Provided text:
# # # #
1915–16 Coupe des Alliés

Tournament details
- Country: France (USFSA)
- Teams: 16

Final positions
- Champions: Stade Rennais (1st title)
- Runners-up: CS Terreaux

Tournament statistics
- Matches played: 15
- Goals scored: 59 (3.93 per match)

= 1915–16 Coupe des Alliés =

The 1915–16 Coupe des Alliés (1915–16 Allied Cup) was the second edition of the Coupe des Alliés, a knockout football competition contested by French clubs during the First World War. It was organized by the Union des Sociétés Françaises de Sports Athlétiques (USFSA) and won by Stade Rennais, who defeated CS Terreaux 7–1 in the final.

==Overview==
The second edition of the competition was contested by the winners of 8 regional championships, which means that the finals of those championships were therefore the round of 16 of the Coupe des Alliés. One side of the bracket was contested by the clubs of Western France and Paris, while the other half was made up of clubs from Eastern France, mostly from the region of Provence-Alpes-Côte d'Azur due to the war zones near the border with Germany.

===Western France and Paris===
In the final of the Paris zone, Red Star Amical Club and CASG Paris drew at 1, but Red Star refused to play extra time because three of its players had to return to work in their arms factory, so CASG was declared the winner. In the final of the Normandy region, Le Havre defeated FC Rouen by an unknown score, while the Northwestern region (Brittany/Pays de la Loire) was won by Stade Rennais after beating Union Sportive Raonnaise in December 1915; Armoricaine de Brest on 8 January; and then US Le Mans 4–1 in the final. In the final of the Southwestern region (Occitania/Nouvelle-Aquitaine), VGA Médoc defeated Stade Toulousain 8–0. In the quarterfinals, VGA Médoc was set to face Stade Rennais in Nantes, but the match ended up taking place in Bordeaux, with Rennais winning 2–0. The other quarterfinal was contested by the champions of Paris and Normandy, which ended in a 4–2 win to the latter, thus setting a semifinal between Le Havre and Stade Rennais.
# # # #
Excerpted data:
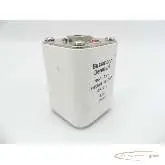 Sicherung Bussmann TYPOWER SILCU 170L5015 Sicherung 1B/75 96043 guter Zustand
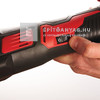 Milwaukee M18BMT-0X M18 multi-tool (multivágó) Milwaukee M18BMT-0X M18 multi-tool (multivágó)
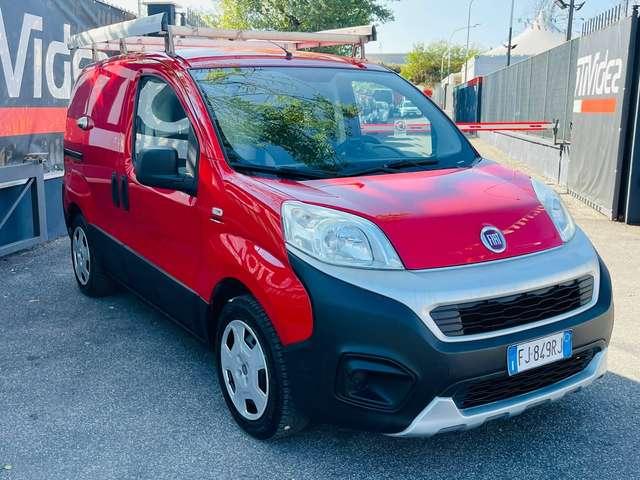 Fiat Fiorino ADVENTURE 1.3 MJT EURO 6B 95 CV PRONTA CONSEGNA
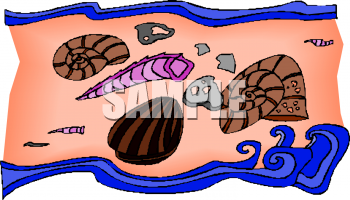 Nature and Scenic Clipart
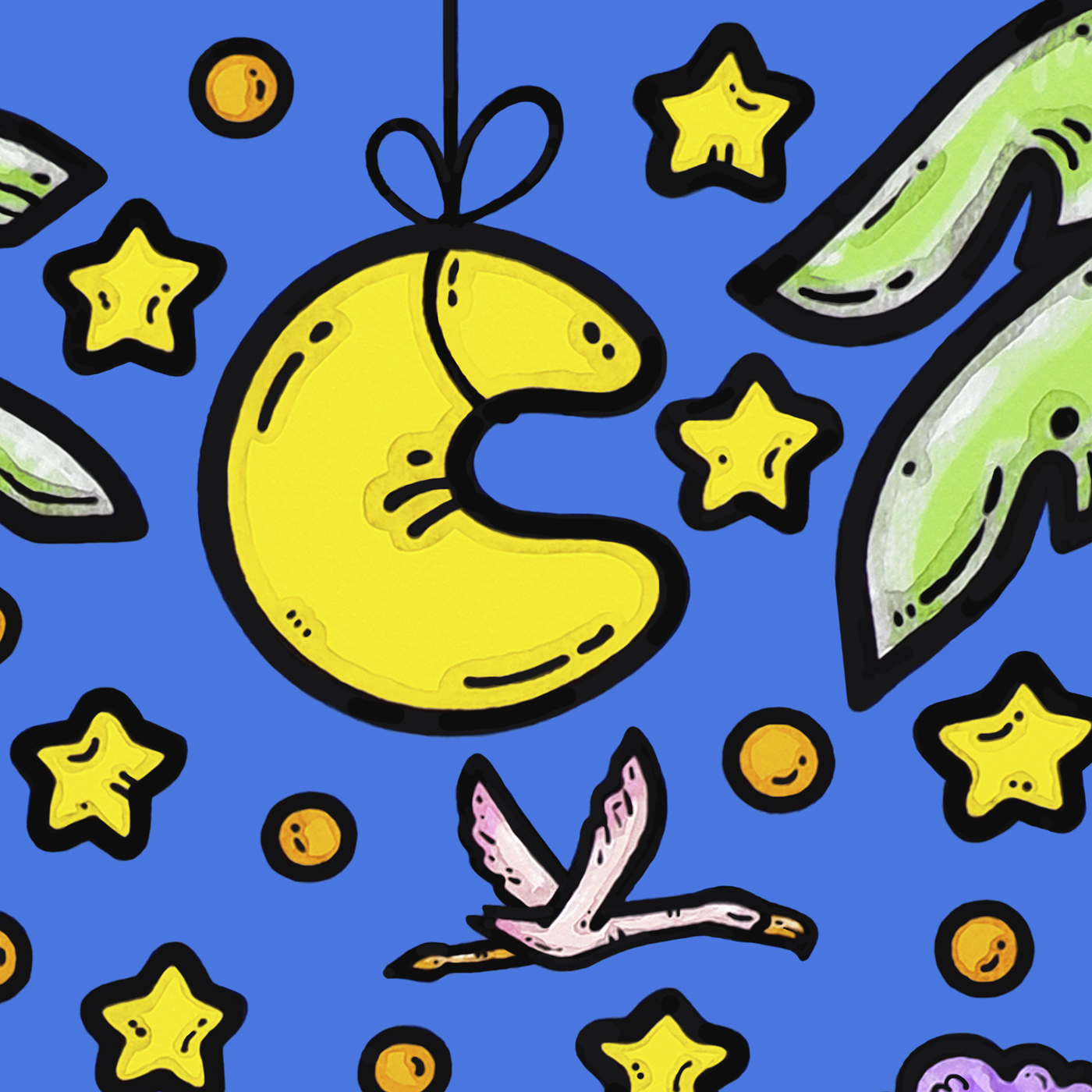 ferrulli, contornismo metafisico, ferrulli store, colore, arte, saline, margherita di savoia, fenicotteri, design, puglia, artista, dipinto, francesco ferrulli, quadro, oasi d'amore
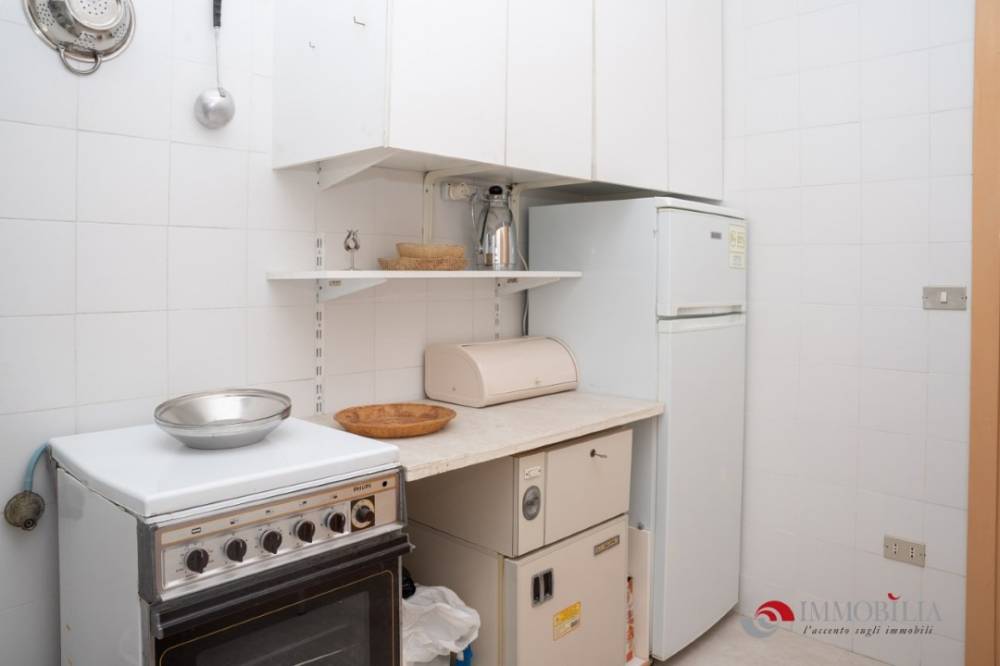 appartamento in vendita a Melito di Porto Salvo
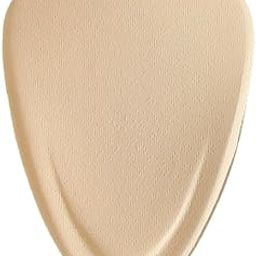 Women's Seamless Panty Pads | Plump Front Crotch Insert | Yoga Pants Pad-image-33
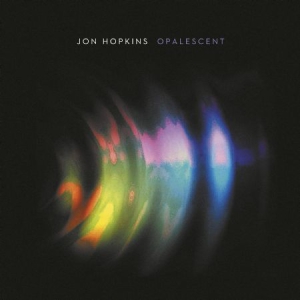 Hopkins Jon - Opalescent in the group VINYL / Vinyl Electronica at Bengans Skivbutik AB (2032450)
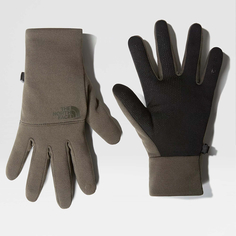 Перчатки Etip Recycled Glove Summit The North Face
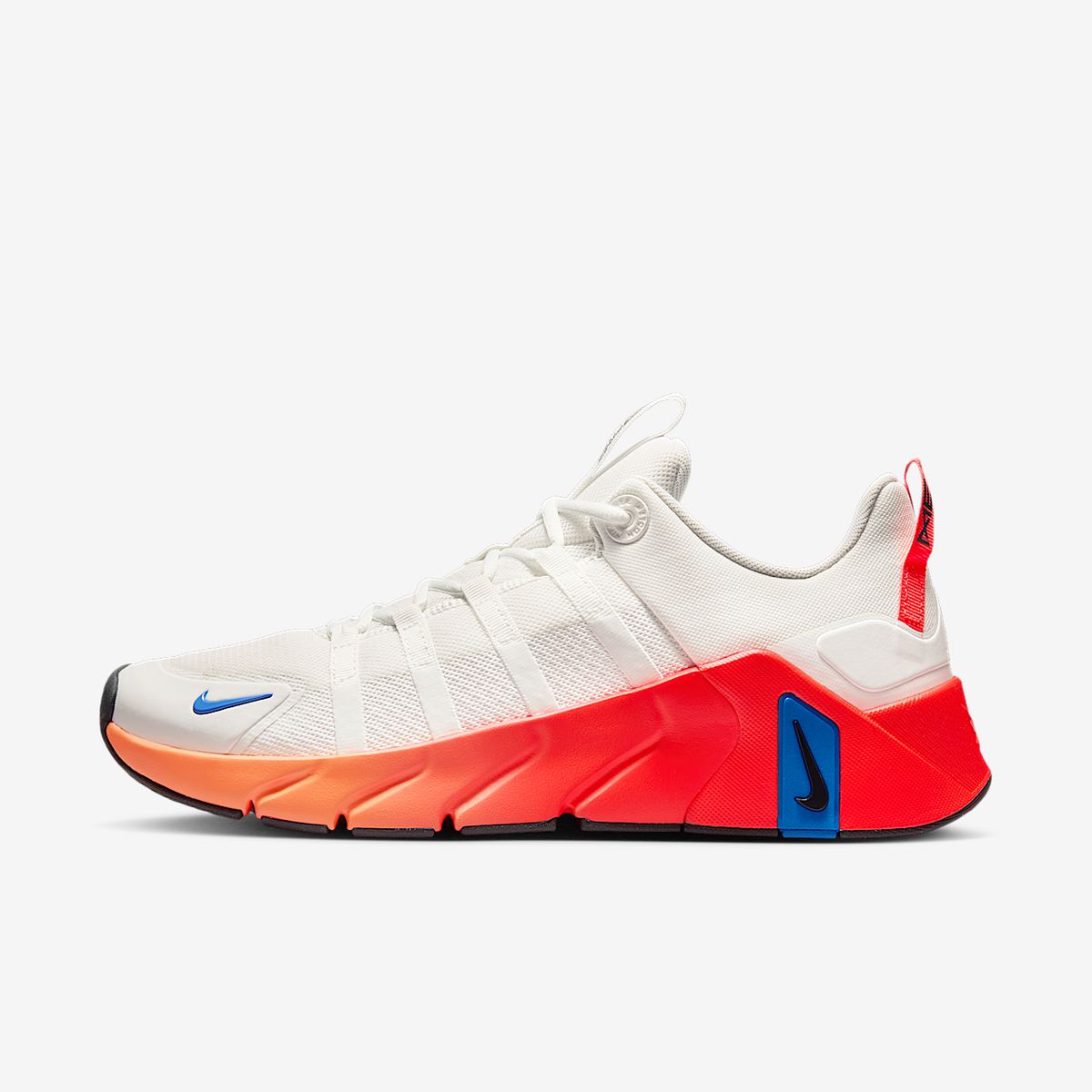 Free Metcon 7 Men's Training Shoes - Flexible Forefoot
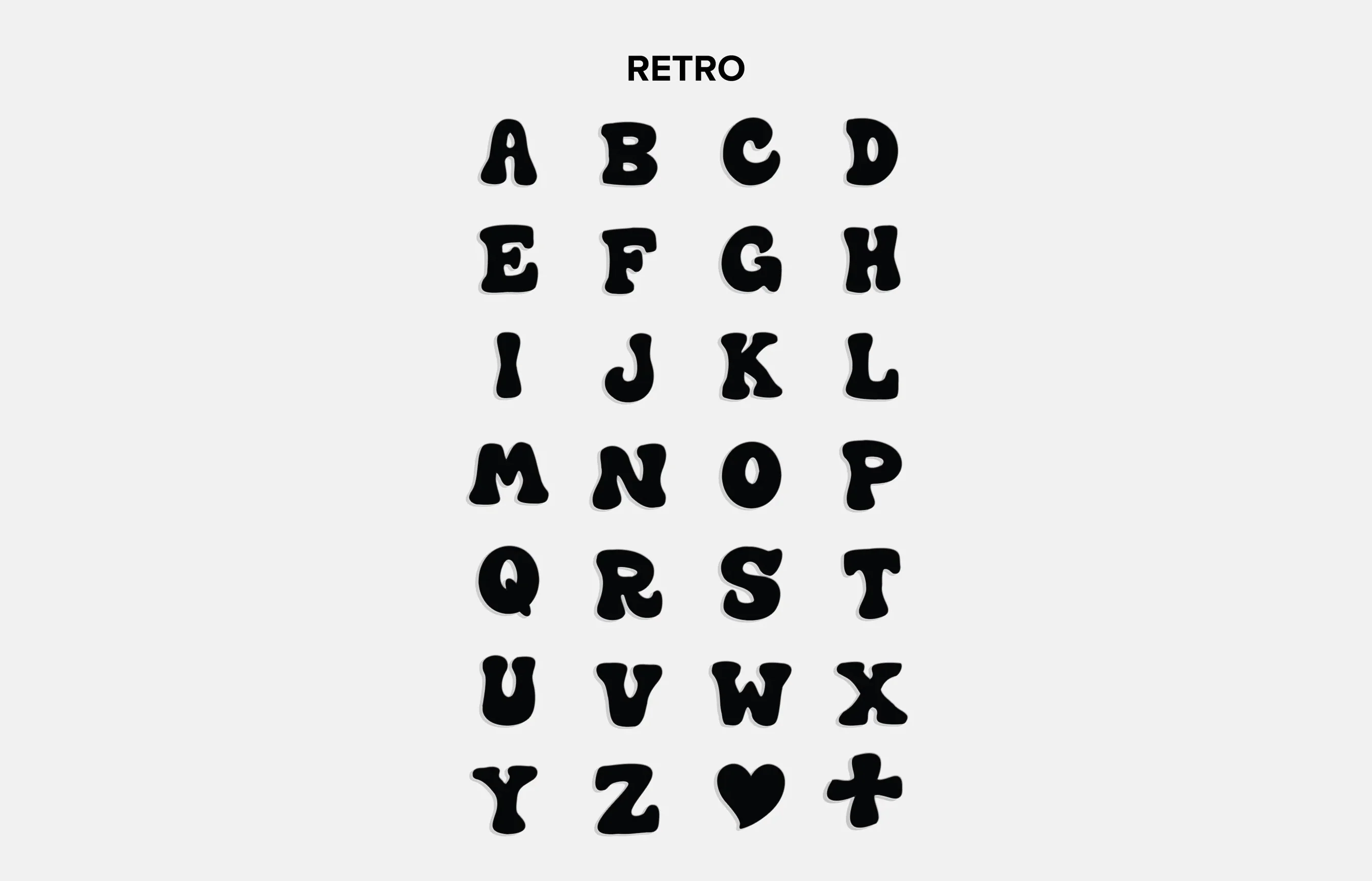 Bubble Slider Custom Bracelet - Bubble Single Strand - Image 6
# # # #
Activity A: From the 1915–16 Coupe des Alliés article, duplicate the passage between "The 1915–16 Coupe" and "border with Germany.", inclusive.
Activity B: According to the 1915–16 Coupe des Alliés article, which club did VGA Médoc beat 8–0 in the final of the Southwestern region?
Activity C: Write the next part of the 1915–16 Coupe des Alliés article, picking up after its last sentence.

Written answer A:
The 1915–16 Coupe des Alliés (1915–16 Allied Cup) was the second edition of the Coupe des Alliés, a knockout football competition contested by French clubs during the First World War. It was organized by the Union des Sociétés Françaises de Sports Athlétiques (USFSA) and won by Stade Rennais, who defeated CS Terreaux 7–1 in the final.

==Overview==
The second edition of the competition was contested by the winners of 8 regional championships, which means that the finals of those championships were therefore the round of 16 of the Coupe des Alliés. One side of the bracket was contested by the clubs of Western France and Paris, while the other half was made up of clubs from Eastern France, mostly from the region of Provence-Alpes-Côte d'Azur due to the war zones near the border with Germany.

Written answer B: Stade Toulousain

Written answer C:
===Eastern France===
The participation of clubs from the East of France was much more limited because of the War, so only two regional committees entered the tournament, Rhône-Alpes and Provence-Alpes-Côte d'Azur. The only known fact from the latter championship is the winner, a club called International FC Nice, while the semifinals of the Rhône-Alpes championship were contested by three clubs from Lyon and one from Marseille. In the first semifinal on 11 January, FC Lyon scored the opening goal in the 5th minute via Mortier, but ended up losing 2–4 to CS Terreaux. The second semifinal on 12 January was a Choc des Olympiques, in which Olympique de Marseille led Olympique Lyonnais 2–0 at half-time, but then Lyon's best player, the forward Joseph Delvecchio, had to leave because of an injury, and since there were no substitutions at the time, Lyon had to play the rest of the match with 10 men and ended up suffering a resounding 9–1 loss. In the Rhône-Alpes final, Terreaux defeated Marseille by a score of 4–2.

===Top four===
In the semifinals of the tournament, Stade Rennais scored three first-half goals against Le Havre to seal a 3–0 win on 14 May 1916, with the French newspaper L'Ouest-Eclair describing it as a "victory for Stade Rennais and Brittany". In the other semifinal, CS Terreaux defeated FC Nice by a score of 2–1. On 3 June, in the eve of the final, Stade Rennais defeated US Servannaise 8–0, thus finishing the season with 20 victories out of 19, and with a total of 125 goals scored and only 14 conceded, including five wins at the Coupe des Alliés, with 20 goals scored and only 1 conceded.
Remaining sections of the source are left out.